Peanuts growing all around, Abubakari focuses on processing for a healthy food supply
By Alex C. Merritt
University of Georgia, Peanut & Mycotoxin Innovation Lab
When you grow up in a peanut-producing region, it’s easy to be grounded in groundnuts.
PMIL master’s student Yussif Abubakari was born in Tamale, Ghana, in the Northern region of the country. According to the UN’s Food and Agriculture Organization, Ghana is the world’s 15th largest producer of peanuts, and smallholder farmers in this area produce most of the country’s 490,000-ton annual peanut output.
Abubakari became interested in the production of peanut paste, a ground peanut product that is similar to peanut butter. Peanut paste is valued in Ghana for its flavor and high nutrient content.
“Northern Ghana is a leading producer of peanut products such as peanut paste, but almost all of the peanut paste produced is for domestic use,” said Abubakari. “This may be due to the high risk of microbial contamination through the variable methods of production that lack standard quality supervision.
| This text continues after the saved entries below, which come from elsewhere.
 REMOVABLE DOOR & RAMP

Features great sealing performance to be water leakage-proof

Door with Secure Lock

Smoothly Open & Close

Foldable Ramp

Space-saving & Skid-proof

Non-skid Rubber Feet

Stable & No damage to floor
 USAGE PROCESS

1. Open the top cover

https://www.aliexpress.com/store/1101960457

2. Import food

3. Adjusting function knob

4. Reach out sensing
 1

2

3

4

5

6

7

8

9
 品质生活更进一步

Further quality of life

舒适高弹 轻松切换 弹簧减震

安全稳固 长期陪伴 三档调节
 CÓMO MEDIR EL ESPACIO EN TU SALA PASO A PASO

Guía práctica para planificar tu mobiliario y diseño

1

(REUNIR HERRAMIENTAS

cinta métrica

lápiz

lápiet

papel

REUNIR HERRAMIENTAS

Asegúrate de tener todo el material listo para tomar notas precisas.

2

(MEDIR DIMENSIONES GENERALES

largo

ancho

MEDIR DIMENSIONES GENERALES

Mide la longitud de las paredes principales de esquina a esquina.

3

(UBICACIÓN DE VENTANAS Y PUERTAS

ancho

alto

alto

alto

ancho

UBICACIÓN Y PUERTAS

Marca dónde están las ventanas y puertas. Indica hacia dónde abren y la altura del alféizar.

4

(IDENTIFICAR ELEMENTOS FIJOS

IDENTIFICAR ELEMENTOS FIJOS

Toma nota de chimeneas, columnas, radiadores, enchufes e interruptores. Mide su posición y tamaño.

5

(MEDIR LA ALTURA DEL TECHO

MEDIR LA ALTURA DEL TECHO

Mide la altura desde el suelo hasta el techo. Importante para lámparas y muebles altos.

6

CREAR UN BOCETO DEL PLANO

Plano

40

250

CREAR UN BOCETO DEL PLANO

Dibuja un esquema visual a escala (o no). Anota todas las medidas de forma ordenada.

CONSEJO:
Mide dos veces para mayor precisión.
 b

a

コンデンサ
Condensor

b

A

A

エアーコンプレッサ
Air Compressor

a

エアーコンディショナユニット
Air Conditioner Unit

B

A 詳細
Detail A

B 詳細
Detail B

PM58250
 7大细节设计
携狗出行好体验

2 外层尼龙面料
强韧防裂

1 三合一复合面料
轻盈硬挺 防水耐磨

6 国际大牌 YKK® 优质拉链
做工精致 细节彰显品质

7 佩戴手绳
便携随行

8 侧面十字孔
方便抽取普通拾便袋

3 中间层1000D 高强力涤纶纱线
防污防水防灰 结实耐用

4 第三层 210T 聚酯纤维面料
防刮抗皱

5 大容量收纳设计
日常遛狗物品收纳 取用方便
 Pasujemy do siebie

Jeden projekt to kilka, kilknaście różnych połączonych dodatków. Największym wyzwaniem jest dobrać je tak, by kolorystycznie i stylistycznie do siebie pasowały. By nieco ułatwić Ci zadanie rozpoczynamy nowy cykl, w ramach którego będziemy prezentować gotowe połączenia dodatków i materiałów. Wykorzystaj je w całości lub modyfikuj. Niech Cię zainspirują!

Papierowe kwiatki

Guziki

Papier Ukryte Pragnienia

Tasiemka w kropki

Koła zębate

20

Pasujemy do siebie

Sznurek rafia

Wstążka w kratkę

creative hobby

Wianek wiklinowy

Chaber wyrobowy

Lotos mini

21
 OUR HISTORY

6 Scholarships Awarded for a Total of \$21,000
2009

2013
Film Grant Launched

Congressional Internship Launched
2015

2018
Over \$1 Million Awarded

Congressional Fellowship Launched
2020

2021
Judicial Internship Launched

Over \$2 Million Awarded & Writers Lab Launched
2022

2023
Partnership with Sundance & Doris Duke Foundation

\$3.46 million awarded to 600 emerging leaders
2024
These contaminations can pose serious health problems to consumers.”
Aflatoxin, a byproduct of naturally occurring molds that grow on staple crops like peanuts and corn, is one of these contaminants. Aflatoxin can build up in crops that are exposed to the fungus and then dried or stored improperly. Long-term consumption of aflatoxin-contaminated food has been linked to liver cancer, childhood stunting, and immune system deficiencies.
“I took interest in research to mitigate aflatoxin in peanuts along the production chain in Ghana,” Abubakari said. “My degree will enable me to conduct research into the quality of the food we consume and the effects it has on our health and the economy.”
With support from PMIL, Abubakari recently earned a master’s degree in Food Science and Technology from the Kwame Nkrumah University of Science and Technology in Kumasi. His research focused on the quality of peanut paste in the three parts of northern Ghana.
“My goal was to determine the nutrient content of peanut paste sold in northern sector markets, as well as assess the microbial load and aflatoxin levels of the peanut paste sold,” he said.
He began by collecting peanut paste samples from six major markets in Northern Ghana. Tests showed the peanut pastes all were high in protein and carbohydrate content, but the samples contained a wide range of aflatoxin. Only two of the six markets, Tamale central and Bolga central, offered paste that on average passed the 20 ppb limit imposed in the U.S. The peanut paste samples from Wa central market had the highest concentration of aflatoxin at 126 ppb, over six times the recommended limit. Coliform counts for all samples were below the acceptable limits, and fungal contamination was below acceptable limits in all samples except those from the Navrongo central market.
Abubakari then created a survey to better understand the processing methods behind the peanut paste manufacturing. He found that 75 percent of producers used untreated stream water during processing, and there was no sorting, blanching, or grading during the process, techniques shown to reduce the likelihood of aflatoxin contamination.
When the survey results are compared to the data from the market samples, it became clear that poor processing practices led to increased aflatoxin contamination.
“The relationship between the survey results and the level of aflatoxin contamination in the various samples was really amazing. The practices of the producers spelled out clearly the reasons for the high level contaminations in the samples,” he said.
Abubakari believes not enough attention is paid to the role that processing has on contamination.
“Although there have been interventions in the field to mitigate levels of aflatoxin in peanuts, paste processing practices have been left out of the question,” he said. “My research will help in food quality and safety decision-making. Further research should be conducted on the different paste-processing methods used in the various research locations.”
At the moment, Abubakari is working as a research assistant for the CSIR-SARI food science section. Between collecting and analyzing data and running the station’s soymilk factory (a project of the Feed the Future Soybean Innovation Lab), his love for research is pushing him to look for scholarships to pursue a PhD.
“I have a passion for food science,” he said. His main interest now lies in the intersection of food microbiology and food safety.
“Food microbiology and food safety reveal how, when, and what are threats to food contamination, and the effects this contamination has on our lives. I plan to continue research on peanuts as part of my PhD,” he added.